2019年2月12日火曜日

『アルハイラト・ジャンビア』第2章_18

 自分の意思をほぼ無視された形でバラザフは夫人を娶る事になったが、夫婦仲は決して悪いものでないらしく、翌年には早くも長女が誕生し、それを始めとして続けて長男サーミザフ、そして次男ムザフが産まれた。
 こうしたシルバ家の円満な家庭作りに反して、これに大いに寄与したといえるアジャール家の方は、戦略目標の舵をきった事でアジャリアと子のアンナムルとの間の諍いでアジャール軍が割れ始めている。アンナムルはカトゥマルの兄である。
 砂漠とは旅を阻む脅威である。
 海や川を渡るための乗り物は何かと問えば、人は迷わず「舟」と答えるだろう。では、砂漠であったならばどうか。
 おそらく「駱駝」という答えが最も多いだろうが、海に対する舟ほど答えに明確さが無いだろう。確かに砂漠を渡るのに駱駝は有用である。しかし、水に浮かべた舟ほどは、はっきりと機能出来ないといえよう。
 砂漠の大船の舵はクウェートへ向けてきられた。

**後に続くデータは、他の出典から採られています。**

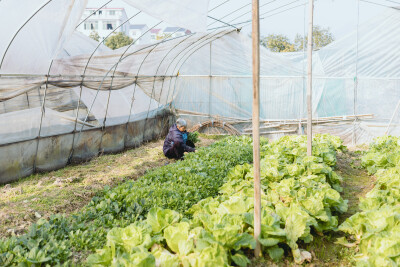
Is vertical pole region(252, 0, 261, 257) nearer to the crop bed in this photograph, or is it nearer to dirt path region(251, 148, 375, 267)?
the crop bed

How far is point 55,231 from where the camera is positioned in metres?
3.69

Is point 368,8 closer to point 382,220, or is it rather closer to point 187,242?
point 382,220

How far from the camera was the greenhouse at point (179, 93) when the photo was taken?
19.1 ft

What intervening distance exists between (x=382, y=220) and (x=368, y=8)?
11266mm

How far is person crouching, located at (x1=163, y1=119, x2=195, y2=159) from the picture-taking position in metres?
8.55

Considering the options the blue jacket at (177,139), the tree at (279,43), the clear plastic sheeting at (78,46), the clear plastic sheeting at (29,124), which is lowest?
the blue jacket at (177,139)

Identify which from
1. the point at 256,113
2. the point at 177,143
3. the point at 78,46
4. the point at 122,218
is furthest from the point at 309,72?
the point at 78,46

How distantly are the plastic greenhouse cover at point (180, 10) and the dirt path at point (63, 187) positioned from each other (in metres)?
2.86

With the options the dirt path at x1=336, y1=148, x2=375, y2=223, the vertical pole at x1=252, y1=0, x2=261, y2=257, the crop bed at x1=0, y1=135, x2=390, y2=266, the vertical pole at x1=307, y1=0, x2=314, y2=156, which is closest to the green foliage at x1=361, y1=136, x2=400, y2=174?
the dirt path at x1=336, y1=148, x2=375, y2=223

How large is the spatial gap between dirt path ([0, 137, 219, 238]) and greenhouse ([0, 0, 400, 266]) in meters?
0.61

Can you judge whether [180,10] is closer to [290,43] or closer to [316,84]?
[316,84]

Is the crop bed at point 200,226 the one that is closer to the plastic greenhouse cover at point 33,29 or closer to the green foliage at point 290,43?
the plastic greenhouse cover at point 33,29

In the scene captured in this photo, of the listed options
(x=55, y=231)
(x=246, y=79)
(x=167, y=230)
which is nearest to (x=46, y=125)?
(x=55, y=231)

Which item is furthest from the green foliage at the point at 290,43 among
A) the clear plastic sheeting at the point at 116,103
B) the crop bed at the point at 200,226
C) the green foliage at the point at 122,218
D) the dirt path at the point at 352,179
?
the crop bed at the point at 200,226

その事がアンナムルには受け入れられない。
 ハラドのアジャリア・アジャール、オマーンのカウシーン・メフメト、クウェートのファハド・サバーハは、緊張感を持ちつつも同盟によって三角均衡を保っていた。が、その一角であるファハド・サバーハがバグダードに侵攻した際、逆にハイレディン・フサインに奇襲され戦死した事により、この均衡を大きく崩れ始めようとしている。
 当初、アジャリアとカウシーンは同盟相手のサバーハ家を援ける事を決め、ファハドの子バシャールに合力してハイレディン・フサインを討伐するつもりであった。この時代のフサイン家は、これらの軍が攻め寄せれば簡単に踏み潰されてしまう程の弱小勢力でしかなかったが、肝心のバシャールが討伐に踏み切れぬうちに、ハイレディンの勢力成長をゆるす事となった。
 さらにはサバーハ家の傘下にあったナーシリーヤの太守ファリド・レイスが独立してしまったため、サバーハ家はついに周辺を敵に囲まれる結果を招いた。サバーハ家は北、南、西から遠巻きに鋭く光る矛先が向けられている。東方面の諸侯の向背は定かではないが、援助はまず期待できないといってよい。
 実際、元来領土欲の強いアジャリアは、
 ――今ならばクウェートを取れる!
 と息巻き、俄然元気になって食も進む有様である。
 今のサバーハ家相手ならば、いちいちベイ家から道を阻まれて、ネフド砂漠の各城邑アルムドゥヌを落としていくという遅々とした征服計画より余程利のある戦いが出来る。
 ジャウフとアラーの街は押さえてある。ベイ軍を退けながらここから無理に西へ進まずとも、クウェートを押さえ、北西へナーシリーヤ、バグダードを落としてゆけば、そのままエルサレムへ上ってアジャール家の覇をカラビヤート全土に知らしめる事が出来る。当然行く先にフサイン家とレイス家が 勢力が拡大しているとはいえ、まだまだアジャール軍に敵対てきたう力などない。
 ――前方に小船。だが弾き飛ばしてよい。
 バグダードを押さえれば、ジャウフとアラーと直線状に交易路が出来るし、クウェートを手中に収める事で東のアルヒンドへの進出すら可能になる。エルサレムとベイルートを取ってしまえば、東西の海がアジャール家によって繋がる。

※ この物語はフィクションであり実在の人物団体とは一切関係ありません。